Kutipan ::
......

Jubir KPK, Tessaa Mahardhika mengatakan, secara umum laporan tersebut masih dalam proses verifikasi. “Secara umum laporan yang masuk akan dilakukan verifikasi,” kata Tessa kepada Inilah.com, Jakarta, Selasa (11/3/2025).

Kemudian, kata Tessa, setelah terverifikasi, laporan tersebut akan dilakukan telaah. Nantinya, tim PLPM KPK bakal memanggil kembali pelapor untuk melengkapi barang bukti tambahan.

“Telaah dan pulbaket. Bila ada bahan yang kurang, akan dimintakan kepada pelapor unuk dilengkapi,” ucapnya.

Setelah bukti dinyatakan lengkap, kata Tessa, masuk ketahap pulbaket dan dibahas lebih lanjut, apakah naik tahap penyelidikan atau belum. Namun, Tessa belum mengetahui informasi, lebih lanjut terkait perkembangan laporan kasus Febrie di Direktorat PLPM karena hal itu bersifat rahasia.

......

Yang Perlu Dikerjakan ::
1. Terjemahkan kalimat dari kutipan ini ke dalam bahasa Inggris: "Nantinya, tim PLPM KPK bakal memanggil kembali pelapor untuk melengkapi barang bukti tambahan."
2. Untuk setiap pernyataan berikut, tentukan apakah sesuai dengan kutipan (ya atau tidak), lalu kutip kata-kata kutipan yang menjadi penentunya. (a) Laporan tersebut secara umum masih dalam proses verifikasi. (b) Tessa sudah mengetahui perkembangan laporan kasus Febrie di Direktorat PLPM. (c) Setelah bukti dinyatakan lengkap, laporan pasti naik ke tahap penyelidikan.
3. Tulis ulang persis bagian kutipan yang dimulai dari "Kemudian, kata Tessa, setelah" dan berakhir pada "barang bukti tambahan.".
Bahan di bawah ini berdiri sendiri dan terpisah dari kutipan.

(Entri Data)

......

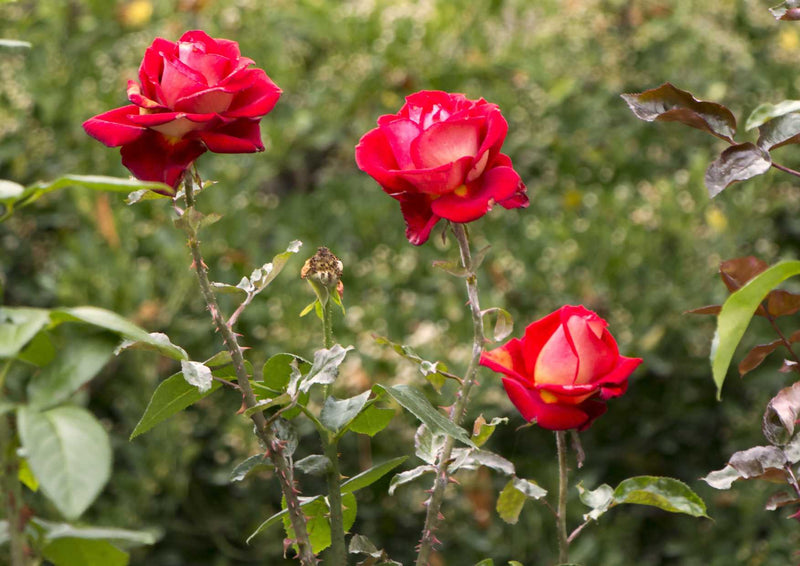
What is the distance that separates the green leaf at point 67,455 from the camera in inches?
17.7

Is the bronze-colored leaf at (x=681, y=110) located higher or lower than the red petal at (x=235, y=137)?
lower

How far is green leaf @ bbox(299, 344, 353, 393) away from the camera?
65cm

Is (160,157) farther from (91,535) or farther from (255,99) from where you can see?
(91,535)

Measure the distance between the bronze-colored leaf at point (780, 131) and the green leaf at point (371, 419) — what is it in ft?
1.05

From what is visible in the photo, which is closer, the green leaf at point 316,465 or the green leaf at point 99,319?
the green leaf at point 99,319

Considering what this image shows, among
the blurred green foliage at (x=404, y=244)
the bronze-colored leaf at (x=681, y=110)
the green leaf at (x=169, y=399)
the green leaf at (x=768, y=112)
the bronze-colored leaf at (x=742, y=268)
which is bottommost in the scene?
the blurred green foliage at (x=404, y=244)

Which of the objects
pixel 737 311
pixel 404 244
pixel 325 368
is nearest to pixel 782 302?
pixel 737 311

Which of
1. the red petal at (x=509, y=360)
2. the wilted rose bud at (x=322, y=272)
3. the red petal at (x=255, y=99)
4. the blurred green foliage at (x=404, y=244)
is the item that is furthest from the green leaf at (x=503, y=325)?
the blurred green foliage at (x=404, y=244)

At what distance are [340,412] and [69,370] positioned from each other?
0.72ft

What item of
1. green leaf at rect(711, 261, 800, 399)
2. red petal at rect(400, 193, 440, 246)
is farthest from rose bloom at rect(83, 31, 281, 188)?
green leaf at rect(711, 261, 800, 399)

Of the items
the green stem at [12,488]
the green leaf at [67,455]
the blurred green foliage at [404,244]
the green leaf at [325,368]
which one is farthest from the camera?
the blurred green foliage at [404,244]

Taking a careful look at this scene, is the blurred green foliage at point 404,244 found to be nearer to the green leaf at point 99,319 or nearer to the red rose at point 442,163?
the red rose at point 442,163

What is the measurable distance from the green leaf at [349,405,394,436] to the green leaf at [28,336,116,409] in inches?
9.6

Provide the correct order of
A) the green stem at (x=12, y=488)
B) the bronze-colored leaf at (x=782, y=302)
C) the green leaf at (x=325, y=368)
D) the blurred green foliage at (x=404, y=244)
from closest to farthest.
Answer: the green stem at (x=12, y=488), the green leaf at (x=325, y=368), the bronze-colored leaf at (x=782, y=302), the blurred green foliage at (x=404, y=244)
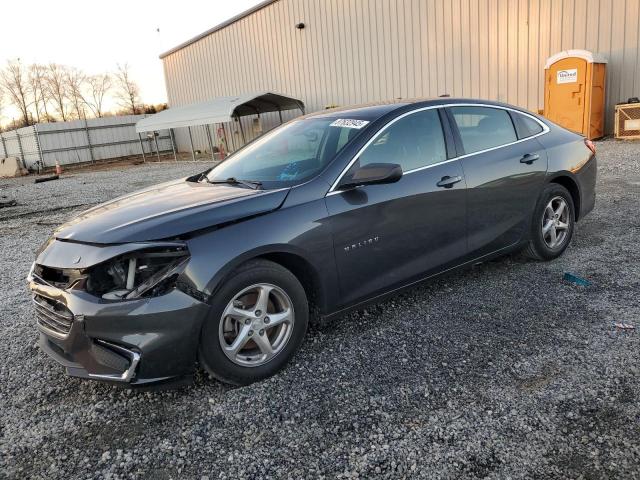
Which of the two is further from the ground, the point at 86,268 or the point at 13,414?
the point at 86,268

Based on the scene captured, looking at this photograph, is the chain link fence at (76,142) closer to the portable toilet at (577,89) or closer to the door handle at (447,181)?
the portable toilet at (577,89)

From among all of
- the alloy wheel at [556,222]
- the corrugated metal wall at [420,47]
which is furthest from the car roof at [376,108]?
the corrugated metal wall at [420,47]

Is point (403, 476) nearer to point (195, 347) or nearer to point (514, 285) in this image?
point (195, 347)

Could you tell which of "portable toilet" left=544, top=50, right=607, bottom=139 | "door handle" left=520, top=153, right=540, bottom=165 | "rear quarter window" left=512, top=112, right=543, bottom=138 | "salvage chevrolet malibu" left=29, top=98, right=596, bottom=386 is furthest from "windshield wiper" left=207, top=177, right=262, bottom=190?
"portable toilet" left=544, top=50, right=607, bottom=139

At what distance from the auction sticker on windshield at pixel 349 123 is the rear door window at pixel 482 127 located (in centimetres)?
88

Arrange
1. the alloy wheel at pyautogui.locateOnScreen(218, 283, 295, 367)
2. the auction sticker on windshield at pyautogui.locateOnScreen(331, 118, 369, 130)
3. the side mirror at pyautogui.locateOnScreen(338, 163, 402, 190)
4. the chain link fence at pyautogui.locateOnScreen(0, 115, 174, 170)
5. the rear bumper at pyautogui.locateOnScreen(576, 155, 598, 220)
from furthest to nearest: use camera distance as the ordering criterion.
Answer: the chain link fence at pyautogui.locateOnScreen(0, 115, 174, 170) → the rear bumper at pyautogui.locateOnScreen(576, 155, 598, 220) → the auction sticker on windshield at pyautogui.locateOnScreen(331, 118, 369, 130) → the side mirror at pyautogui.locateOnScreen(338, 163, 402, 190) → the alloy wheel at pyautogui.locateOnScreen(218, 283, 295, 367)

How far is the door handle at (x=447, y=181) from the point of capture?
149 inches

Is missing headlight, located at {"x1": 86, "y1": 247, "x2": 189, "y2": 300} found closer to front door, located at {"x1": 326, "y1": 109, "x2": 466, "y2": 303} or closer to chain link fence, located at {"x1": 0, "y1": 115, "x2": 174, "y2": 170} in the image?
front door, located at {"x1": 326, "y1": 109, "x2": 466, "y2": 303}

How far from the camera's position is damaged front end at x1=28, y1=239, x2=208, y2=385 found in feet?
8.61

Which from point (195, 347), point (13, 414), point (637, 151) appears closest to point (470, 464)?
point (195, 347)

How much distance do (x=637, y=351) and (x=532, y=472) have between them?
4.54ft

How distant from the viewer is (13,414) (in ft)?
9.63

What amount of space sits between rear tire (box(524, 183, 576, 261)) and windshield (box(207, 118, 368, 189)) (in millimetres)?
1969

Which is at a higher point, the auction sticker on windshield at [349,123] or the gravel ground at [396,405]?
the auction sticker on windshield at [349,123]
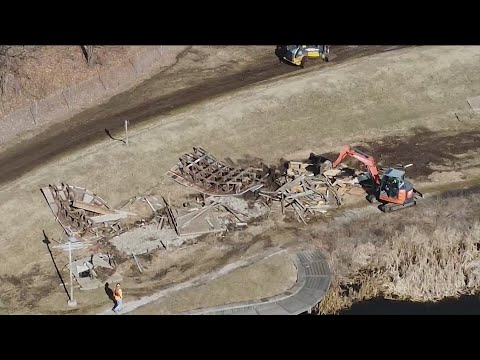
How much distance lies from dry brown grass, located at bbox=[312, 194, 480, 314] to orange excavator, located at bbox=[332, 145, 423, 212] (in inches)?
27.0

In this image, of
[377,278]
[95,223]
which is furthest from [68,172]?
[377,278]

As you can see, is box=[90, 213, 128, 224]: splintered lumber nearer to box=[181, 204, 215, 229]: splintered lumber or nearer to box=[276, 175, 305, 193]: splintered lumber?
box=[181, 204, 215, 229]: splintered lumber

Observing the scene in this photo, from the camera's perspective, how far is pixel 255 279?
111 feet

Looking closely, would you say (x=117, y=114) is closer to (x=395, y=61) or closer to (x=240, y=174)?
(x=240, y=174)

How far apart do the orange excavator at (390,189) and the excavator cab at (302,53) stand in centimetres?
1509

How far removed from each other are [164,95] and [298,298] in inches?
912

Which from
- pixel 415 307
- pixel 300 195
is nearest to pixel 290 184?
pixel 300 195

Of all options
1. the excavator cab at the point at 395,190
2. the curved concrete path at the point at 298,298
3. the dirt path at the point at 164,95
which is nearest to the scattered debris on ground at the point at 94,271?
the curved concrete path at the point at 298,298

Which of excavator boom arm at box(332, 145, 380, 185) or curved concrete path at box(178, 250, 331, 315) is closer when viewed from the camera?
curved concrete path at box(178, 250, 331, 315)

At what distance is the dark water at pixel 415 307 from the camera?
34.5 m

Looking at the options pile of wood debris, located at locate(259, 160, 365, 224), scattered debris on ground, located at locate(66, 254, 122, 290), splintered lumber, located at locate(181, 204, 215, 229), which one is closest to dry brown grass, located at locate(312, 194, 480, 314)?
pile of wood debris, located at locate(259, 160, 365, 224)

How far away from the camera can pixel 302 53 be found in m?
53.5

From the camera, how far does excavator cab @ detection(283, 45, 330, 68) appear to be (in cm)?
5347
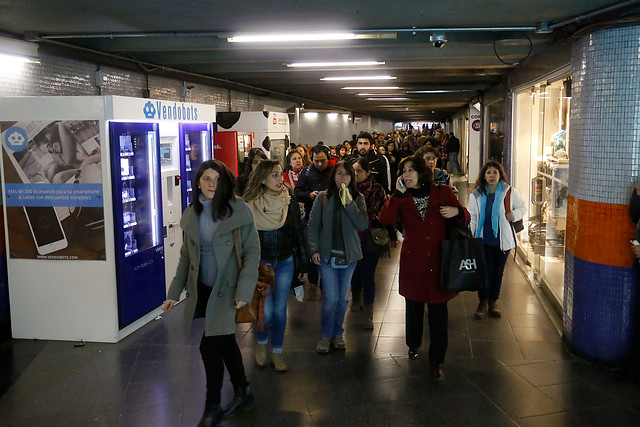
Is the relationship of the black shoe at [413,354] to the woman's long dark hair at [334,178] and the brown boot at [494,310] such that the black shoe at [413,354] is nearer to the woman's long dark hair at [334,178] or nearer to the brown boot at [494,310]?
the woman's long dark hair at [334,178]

......

Jawaban Akhir ::
1. Later, the KPK's PLPM team will call the reporting party back to complete additional evidence.

2.
(a) Ya: "secara umum laporan tersebut masih dalam proses verifikasi"
(b) Tidak: "Tessa belum mengetahui informasi, lebih lanjut terkait perkembangan laporan kasus Febrie di Direktorat PLPM karena hal itu bersifat rahasia"
(c) Tidak: "dibahas lebih lanjut, apakah naik tahap penyelidikan atau belum"

3.
Kemudian, kata Tessa, setelah terverifikasi, laporan tersebut akan dilakukan telaah. Nantinya, tim PLPM KPK bakal memanggil kembali pelapor untuk melengkapi barang bukti tambahan.